##### Reading text #####

Iron ore fell again overnight, notching $US3.60 loss to $145.20 a metric tonne. That's nine sessions without a gain, and losses in seven of those.
A quick look at some of the blue chips and the banks are carrying the market higher in early trade:
- CBA is 1.21% higher to $69.51
- ANZ is 1.63% higher to $29.34
- NAB is 2.19%% higher to $31.26
- Westpac is 1.41% higher to $31.69
Something from Italy from overnight. Italian President Giorgio Napolitano is considering appointing a new technocrat government led by a non-politician as one way out of Italy's political stalemate, officials said.
Such a solution would come into play if centre-left leader Pier Luigi Bersani failed to form a government after receiving an initial mandate from Napolitano, as is expected, they said.
"Napolitano wants a government with the broadest possible support that will last as long as possible," one of the officials said.
Bersani won a majority in the lower house of parliament and says he has the right to be the first to try to form a government, although he has no workable majority in the Senate.
However, 5-Star Movement leader Beppe Grillo, who holds the balance of power after winning a huge protest vote, responded to speculation about a technocrat government in Italian media on Tuesday by saying he would not support such an administration.
Australian homes are the most affordable in three years, thanks to rising incomes and falling interest rates.

##### Supplied material #####

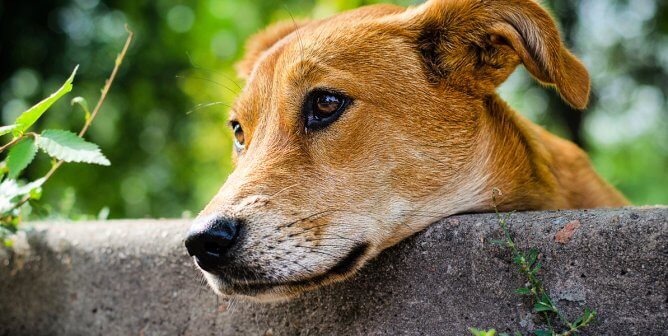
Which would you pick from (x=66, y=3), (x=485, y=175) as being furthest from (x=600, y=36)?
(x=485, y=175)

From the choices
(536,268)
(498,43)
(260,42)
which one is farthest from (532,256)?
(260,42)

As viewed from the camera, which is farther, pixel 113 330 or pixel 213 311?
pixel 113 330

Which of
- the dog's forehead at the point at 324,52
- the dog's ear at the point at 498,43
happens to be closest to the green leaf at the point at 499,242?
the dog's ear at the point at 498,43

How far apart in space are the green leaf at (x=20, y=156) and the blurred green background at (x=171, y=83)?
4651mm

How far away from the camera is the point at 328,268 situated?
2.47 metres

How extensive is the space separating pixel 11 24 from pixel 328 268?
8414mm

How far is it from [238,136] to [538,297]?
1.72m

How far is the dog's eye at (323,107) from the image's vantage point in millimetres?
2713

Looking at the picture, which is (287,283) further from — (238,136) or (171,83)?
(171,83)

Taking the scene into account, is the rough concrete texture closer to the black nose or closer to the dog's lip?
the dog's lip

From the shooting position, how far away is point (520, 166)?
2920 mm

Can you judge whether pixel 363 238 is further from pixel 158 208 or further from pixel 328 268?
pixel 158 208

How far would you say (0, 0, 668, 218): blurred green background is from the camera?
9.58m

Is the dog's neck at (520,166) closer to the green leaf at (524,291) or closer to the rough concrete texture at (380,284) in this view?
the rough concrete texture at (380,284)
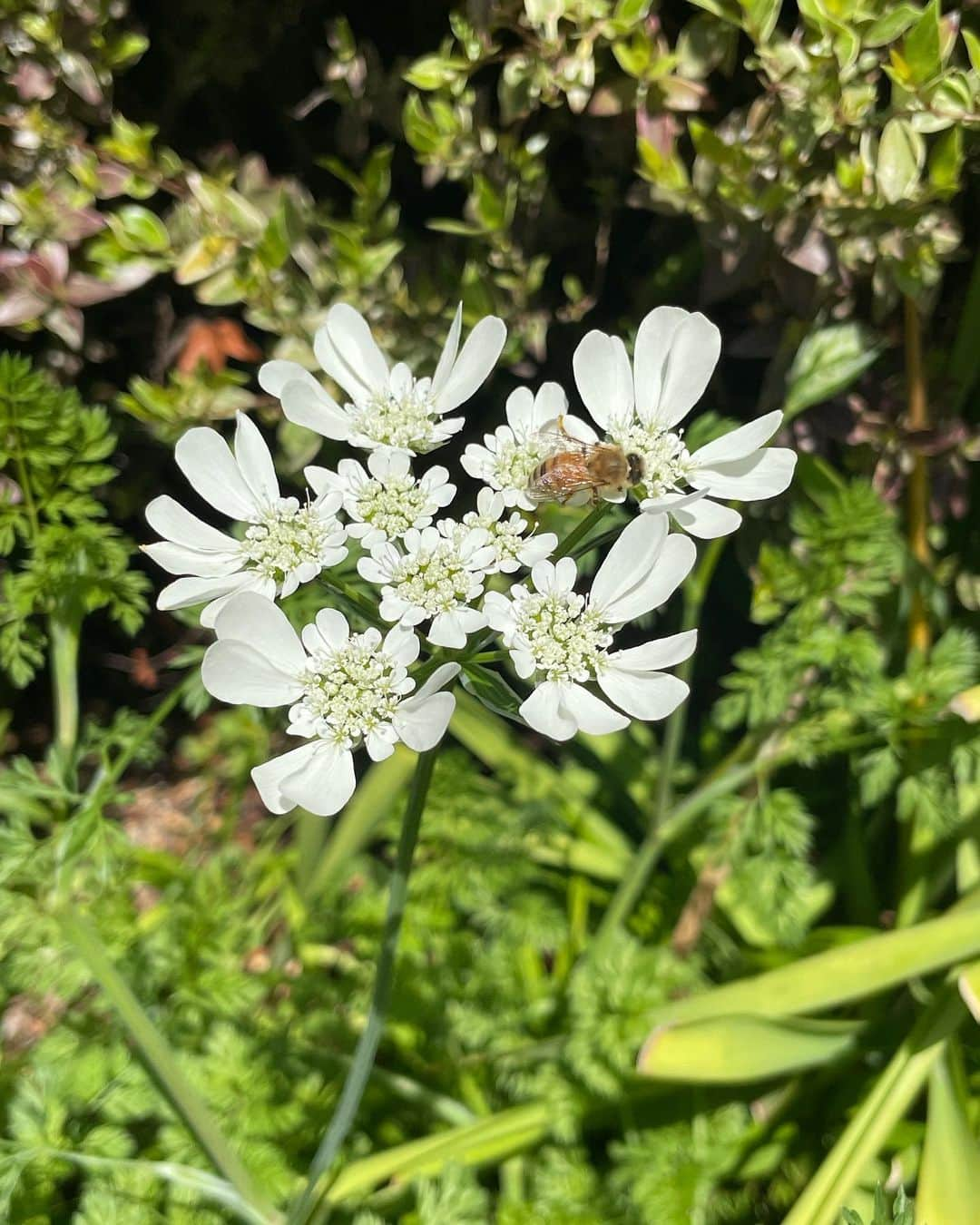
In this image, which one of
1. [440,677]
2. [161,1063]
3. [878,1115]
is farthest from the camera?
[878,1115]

#####
##### Supplied material #####

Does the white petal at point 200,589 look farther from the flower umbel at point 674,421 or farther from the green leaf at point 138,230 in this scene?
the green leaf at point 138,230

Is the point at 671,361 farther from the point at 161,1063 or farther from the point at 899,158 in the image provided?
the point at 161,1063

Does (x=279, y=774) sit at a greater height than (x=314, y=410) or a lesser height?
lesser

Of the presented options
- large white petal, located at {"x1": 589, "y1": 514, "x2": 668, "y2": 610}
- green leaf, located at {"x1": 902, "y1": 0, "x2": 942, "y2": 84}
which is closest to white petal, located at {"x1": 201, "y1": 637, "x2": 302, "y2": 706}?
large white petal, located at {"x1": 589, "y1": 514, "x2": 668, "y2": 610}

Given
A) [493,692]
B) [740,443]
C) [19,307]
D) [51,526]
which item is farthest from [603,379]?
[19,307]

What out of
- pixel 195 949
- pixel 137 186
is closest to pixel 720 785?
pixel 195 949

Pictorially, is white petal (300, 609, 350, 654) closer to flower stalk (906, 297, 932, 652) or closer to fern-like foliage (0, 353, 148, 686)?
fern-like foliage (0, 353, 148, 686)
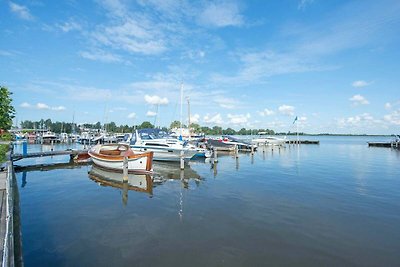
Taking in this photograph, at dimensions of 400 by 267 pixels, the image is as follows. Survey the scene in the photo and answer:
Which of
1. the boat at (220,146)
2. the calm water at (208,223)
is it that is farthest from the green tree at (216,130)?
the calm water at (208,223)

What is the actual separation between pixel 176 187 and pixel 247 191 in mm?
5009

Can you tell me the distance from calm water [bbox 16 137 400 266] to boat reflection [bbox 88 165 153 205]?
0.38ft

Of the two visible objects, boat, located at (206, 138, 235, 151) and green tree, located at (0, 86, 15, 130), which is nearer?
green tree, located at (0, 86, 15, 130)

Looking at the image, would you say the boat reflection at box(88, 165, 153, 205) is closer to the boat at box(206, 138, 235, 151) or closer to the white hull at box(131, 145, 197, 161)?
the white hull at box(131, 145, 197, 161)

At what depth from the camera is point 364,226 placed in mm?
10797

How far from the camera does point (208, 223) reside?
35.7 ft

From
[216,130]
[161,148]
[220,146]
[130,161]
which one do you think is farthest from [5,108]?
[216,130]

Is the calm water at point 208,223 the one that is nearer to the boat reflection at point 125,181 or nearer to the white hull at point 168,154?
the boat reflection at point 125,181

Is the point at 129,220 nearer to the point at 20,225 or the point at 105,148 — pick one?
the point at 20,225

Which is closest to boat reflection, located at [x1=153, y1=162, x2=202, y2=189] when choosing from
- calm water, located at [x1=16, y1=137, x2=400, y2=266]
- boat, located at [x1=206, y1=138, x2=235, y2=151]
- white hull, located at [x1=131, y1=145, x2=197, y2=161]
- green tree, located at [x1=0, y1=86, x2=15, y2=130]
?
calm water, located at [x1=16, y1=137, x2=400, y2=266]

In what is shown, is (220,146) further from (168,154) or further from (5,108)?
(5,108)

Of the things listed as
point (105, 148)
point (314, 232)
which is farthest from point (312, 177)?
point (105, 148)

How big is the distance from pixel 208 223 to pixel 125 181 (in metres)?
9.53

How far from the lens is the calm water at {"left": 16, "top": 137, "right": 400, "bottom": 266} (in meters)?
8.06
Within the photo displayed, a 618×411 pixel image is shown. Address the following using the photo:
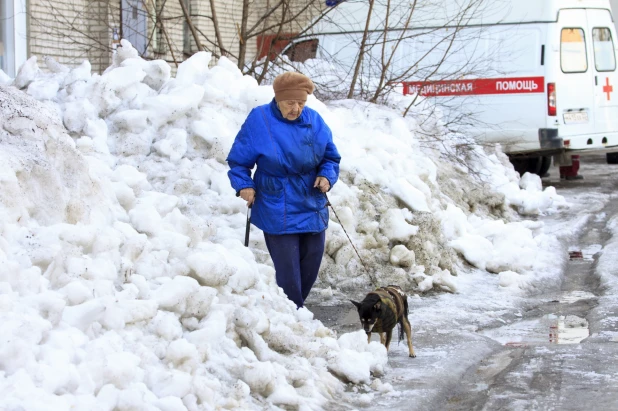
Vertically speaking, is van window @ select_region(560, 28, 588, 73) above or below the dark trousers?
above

#####

Output the part of the news excerpt that opens with the words containing "Such a solution" and closes with "in the Senate.", copied exactly. The entries come from a separate source, not from the news excerpt.

Reply:
Such a solution would come into play if centre-left leader Pier Luigi Bersani failed to form a government after receiving an initial mandate from Napolitano, as is expected, they said.
"Napolitano wants a government with the broadest possible support that will last as long as possible," one of the officials said.
Bersani won a majority in the lower house of parliament and says he has the right to be the first to try to form a government, although he has no workable majority in the Senate.